> [Short exercise] Reproduce all the entries below, substituting "illuminated window" for every occurrence of "lit window" and leaving everything else unchanged.

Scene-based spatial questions
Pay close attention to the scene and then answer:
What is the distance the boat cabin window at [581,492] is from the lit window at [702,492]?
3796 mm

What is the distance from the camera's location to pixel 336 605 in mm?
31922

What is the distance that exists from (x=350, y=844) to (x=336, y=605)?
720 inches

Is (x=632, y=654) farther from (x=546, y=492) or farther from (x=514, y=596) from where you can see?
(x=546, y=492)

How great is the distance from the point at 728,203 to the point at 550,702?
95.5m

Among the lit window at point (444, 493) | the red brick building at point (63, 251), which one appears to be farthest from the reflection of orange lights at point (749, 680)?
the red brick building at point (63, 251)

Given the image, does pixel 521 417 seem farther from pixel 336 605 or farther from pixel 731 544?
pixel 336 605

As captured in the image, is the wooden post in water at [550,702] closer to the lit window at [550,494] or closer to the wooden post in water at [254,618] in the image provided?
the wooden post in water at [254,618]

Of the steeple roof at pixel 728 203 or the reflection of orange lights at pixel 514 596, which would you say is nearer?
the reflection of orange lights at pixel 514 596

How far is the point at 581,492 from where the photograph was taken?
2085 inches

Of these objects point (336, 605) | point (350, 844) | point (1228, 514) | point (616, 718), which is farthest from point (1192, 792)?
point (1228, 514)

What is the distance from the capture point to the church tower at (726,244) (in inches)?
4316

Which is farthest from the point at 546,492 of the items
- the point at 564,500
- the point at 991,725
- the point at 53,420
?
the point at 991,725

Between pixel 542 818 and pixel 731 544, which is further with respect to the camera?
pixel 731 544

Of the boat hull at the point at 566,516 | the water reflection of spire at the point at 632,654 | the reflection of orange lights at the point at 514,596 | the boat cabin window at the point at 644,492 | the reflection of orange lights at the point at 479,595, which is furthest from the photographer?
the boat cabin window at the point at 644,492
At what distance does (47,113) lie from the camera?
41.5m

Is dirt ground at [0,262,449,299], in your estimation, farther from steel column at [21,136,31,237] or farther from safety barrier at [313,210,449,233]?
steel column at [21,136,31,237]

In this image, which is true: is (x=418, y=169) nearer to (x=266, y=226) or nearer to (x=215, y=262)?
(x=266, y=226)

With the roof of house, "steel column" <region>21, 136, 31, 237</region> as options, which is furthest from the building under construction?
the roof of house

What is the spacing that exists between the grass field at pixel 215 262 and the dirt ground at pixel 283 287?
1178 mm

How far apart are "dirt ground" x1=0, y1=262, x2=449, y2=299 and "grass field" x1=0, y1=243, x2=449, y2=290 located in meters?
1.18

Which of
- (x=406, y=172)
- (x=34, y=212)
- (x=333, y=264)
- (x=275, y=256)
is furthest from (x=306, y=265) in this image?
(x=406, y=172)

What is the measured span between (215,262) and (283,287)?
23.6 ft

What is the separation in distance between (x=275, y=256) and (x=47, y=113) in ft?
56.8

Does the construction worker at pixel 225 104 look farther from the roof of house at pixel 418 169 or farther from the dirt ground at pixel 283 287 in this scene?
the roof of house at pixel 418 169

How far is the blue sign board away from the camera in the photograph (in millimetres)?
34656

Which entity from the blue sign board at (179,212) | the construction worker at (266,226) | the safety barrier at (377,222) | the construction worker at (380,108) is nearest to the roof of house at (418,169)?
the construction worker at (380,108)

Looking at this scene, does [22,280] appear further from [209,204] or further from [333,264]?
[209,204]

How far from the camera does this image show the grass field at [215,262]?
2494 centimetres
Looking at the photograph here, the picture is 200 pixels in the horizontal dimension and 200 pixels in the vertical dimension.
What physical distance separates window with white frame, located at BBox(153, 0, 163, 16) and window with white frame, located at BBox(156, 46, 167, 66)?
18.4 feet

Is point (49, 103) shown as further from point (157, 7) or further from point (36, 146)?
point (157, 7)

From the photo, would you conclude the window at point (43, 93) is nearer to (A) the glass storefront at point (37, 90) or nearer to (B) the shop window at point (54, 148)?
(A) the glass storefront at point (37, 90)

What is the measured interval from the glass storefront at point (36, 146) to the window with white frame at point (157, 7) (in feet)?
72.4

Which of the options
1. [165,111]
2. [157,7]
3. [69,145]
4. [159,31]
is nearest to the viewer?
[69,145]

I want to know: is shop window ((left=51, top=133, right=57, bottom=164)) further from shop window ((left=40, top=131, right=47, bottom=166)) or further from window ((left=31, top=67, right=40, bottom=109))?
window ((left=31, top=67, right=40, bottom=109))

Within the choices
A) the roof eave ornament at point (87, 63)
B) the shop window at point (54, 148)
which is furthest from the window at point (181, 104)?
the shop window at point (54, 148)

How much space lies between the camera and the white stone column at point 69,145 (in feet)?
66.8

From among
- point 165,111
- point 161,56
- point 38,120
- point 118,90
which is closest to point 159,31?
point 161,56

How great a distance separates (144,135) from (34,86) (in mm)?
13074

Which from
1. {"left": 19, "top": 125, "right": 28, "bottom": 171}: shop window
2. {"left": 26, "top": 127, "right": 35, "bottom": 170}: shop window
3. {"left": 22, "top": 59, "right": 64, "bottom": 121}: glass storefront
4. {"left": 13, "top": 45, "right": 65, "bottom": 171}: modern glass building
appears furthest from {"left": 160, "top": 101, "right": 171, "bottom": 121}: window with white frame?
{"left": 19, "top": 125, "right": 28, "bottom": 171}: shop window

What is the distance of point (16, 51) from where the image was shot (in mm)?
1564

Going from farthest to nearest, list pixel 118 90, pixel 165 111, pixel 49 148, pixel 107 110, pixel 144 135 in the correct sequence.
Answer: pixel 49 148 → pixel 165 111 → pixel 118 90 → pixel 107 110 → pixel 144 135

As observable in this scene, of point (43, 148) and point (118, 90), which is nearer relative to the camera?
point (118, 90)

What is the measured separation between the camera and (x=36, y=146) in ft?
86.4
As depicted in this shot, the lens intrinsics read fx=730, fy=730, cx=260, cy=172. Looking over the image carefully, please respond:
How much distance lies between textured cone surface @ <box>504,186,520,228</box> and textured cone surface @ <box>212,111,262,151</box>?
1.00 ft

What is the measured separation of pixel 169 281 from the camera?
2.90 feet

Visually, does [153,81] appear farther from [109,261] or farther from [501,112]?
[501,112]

> [Answer to this exercise]
Pay close attention to the scene and then answer:
What is the distance the boat cabin window at [581,492] is from the illuminated window at [702,492]?
3796 mm

What is the distance from the camera's location to pixel 336 605 in mm?
31922

What is the distance that exists from (x=350, y=844) to (x=336, y=605)?
720 inches

Is (x=632, y=654) farther from (x=546, y=492) or farther from (x=514, y=596) from where you can see?
(x=546, y=492)

How great is the distance from the point at 728,203 to the point at 550,702?
95.5m

Among the illuminated window at point (444, 493) | the red brick building at point (63, 251), which one appears to be farthest from the reflection of orange lights at point (749, 680)?
the red brick building at point (63, 251)

Given the image, does pixel 521 417 seem farther from pixel 336 605 or farther from pixel 731 544?
pixel 336 605

As captured in the image, is the wooden post in water at [550,702] closer to the illuminated window at [550,494] or closer to the wooden post in water at [254,618] in the image provided?
the wooden post in water at [254,618]

Of the steeple roof at pixel 728 203 or the reflection of orange lights at pixel 514 596, which would you say is nearer?
the reflection of orange lights at pixel 514 596

How far is the point at 581,492 from where the photograph was taken?
2085 inches

Of these objects point (336, 605) | point (350, 844) | point (1228, 514) | point (616, 718), which is farthest from point (1192, 792)?
point (1228, 514)

What is the distance from the capture point to the church tower at (726,244) (in inches)?
4316

Which is farthest from the point at 546,492 of the items
- the point at 564,500
- the point at 991,725
- the point at 53,420
?
the point at 991,725

Between pixel 542 818 and pixel 731 544, which is further with respect to the camera?
pixel 731 544

Of the boat hull at the point at 566,516 | the water reflection of spire at the point at 632,654 | the reflection of orange lights at the point at 514,596 | the boat cabin window at the point at 644,492 | the reflection of orange lights at the point at 479,595, which is furthest from the photographer?
the boat cabin window at the point at 644,492
At what distance does (47,113) lie from the camera?
41.5m

Is dirt ground at [0,262,449,299], in your estimation, farther from steel column at [21,136,31,237] or farther from safety barrier at [313,210,449,233]?
steel column at [21,136,31,237]

In this image, which is true: is (x=418, y=169) nearer to (x=266, y=226) or nearer to (x=215, y=262)?
(x=266, y=226)

With the roof of house, "steel column" <region>21, 136, 31, 237</region> as options, which is furthest from the building under construction?
the roof of house

What is the spacing that exists between the grass field at pixel 215 262 and the dirt ground at pixel 283 287?
1178 mm

How far apart are "dirt ground" x1=0, y1=262, x2=449, y2=299 and "grass field" x1=0, y1=243, x2=449, y2=290 located in meters?
1.18

Which of
- (x=406, y=172)
- (x=34, y=212)
- (x=333, y=264)
- (x=275, y=256)
is furthest from (x=306, y=265) in this image?
(x=406, y=172)

What is the measured span between (215,262) and (283,287)?
23.6 ft

What is the separation in distance between (x=275, y=256) and (x=47, y=113) in ft?
56.8

Does the construction worker at pixel 225 104 look farther from the roof of house at pixel 418 169 or farther from the dirt ground at pixel 283 287 in this scene?
the roof of house at pixel 418 169

How far is the blue sign board away from the camera in the photograph (in millimetres)?
34656

Which entity from the blue sign board at (179,212) | the construction worker at (266,226) | the safety barrier at (377,222) | the construction worker at (380,108) is nearest to the roof of house at (418,169)?
the construction worker at (380,108)

Looking at this scene, does [22,280] appear further from [209,204] or further from [333,264]?
[209,204]

How far from the camera does this image show the grass field at [215,262]?
2494 centimetres
Looking at the photograph here, the picture is 200 pixels in the horizontal dimension and 200 pixels in the vertical dimension.
What physical distance separates window with white frame, located at BBox(153, 0, 163, 16) and window with white frame, located at BBox(156, 46, 167, 66)?
18.4 feet

Is point (49, 103) shown as further from point (157, 7) or further from point (36, 146)?
point (157, 7)

From the photo, would you conclude the window at point (43, 93) is nearer to (A) the glass storefront at point (37, 90) or nearer to (B) the shop window at point (54, 148)?
(A) the glass storefront at point (37, 90)

What is the measured interval from the glass storefront at point (36, 146) to the window with white frame at point (157, 7) (in feet)?
72.4

Which of the options
1. [165,111]
2. [157,7]
3. [69,145]
4. [159,31]
is nearest to the viewer?
[69,145]

I want to know: is shop window ((left=51, top=133, right=57, bottom=164)) further from shop window ((left=40, top=131, right=47, bottom=166)) or further from window ((left=31, top=67, right=40, bottom=109))?
window ((left=31, top=67, right=40, bottom=109))

Within the choices
A) the roof eave ornament at point (87, 63)
B) the shop window at point (54, 148)
which is furthest from the window at point (181, 104)?
the shop window at point (54, 148)

How much space lies between the camera and the white stone column at point 69,145 (in feet)?
66.8

From among
- point 165,111
- point 161,56
- point 38,120
- point 118,90
which is closest to point 159,31?
point 161,56

How great a distance separates (144,135) from (34,86) (in mm)?
13074

Which from
1. {"left": 19, "top": 125, "right": 28, "bottom": 171}: shop window
2. {"left": 26, "top": 127, "right": 35, "bottom": 170}: shop window
3. {"left": 22, "top": 59, "right": 64, "bottom": 121}: glass storefront
4. {"left": 13, "top": 45, "right": 65, "bottom": 171}: modern glass building
appears furthest from {"left": 160, "top": 101, "right": 171, "bottom": 121}: window with white frame?
{"left": 19, "top": 125, "right": 28, "bottom": 171}: shop window

What is the distance of point (16, 51) from where the image was shot (in mm)?
1564

Going from farthest to nearest, list pixel 118 90, pixel 165 111, pixel 49 148, pixel 107 110, pixel 144 135 in the correct sequence.
Answer: pixel 49 148 → pixel 165 111 → pixel 118 90 → pixel 107 110 → pixel 144 135

As observable in this scene, of point (43, 148) and point (118, 90), which is nearer relative to the camera?
point (118, 90)

What is the measured separation between the camera and (x=36, y=146) in ft?
86.4
As depicted in this shot, the lens intrinsics read fx=730, fy=730, cx=260, cy=172. Looking over the image carefully, please respond:
How much distance lies between textured cone surface @ <box>504,186,520,228</box> and textured cone surface @ <box>212,111,262,151</box>?
1.00 ft

What is the measured separation of pixel 169 281 from the camera?
2.90 feet

Visually, does [153,81] appear farther from [109,261] or farther from [501,112]?
[501,112]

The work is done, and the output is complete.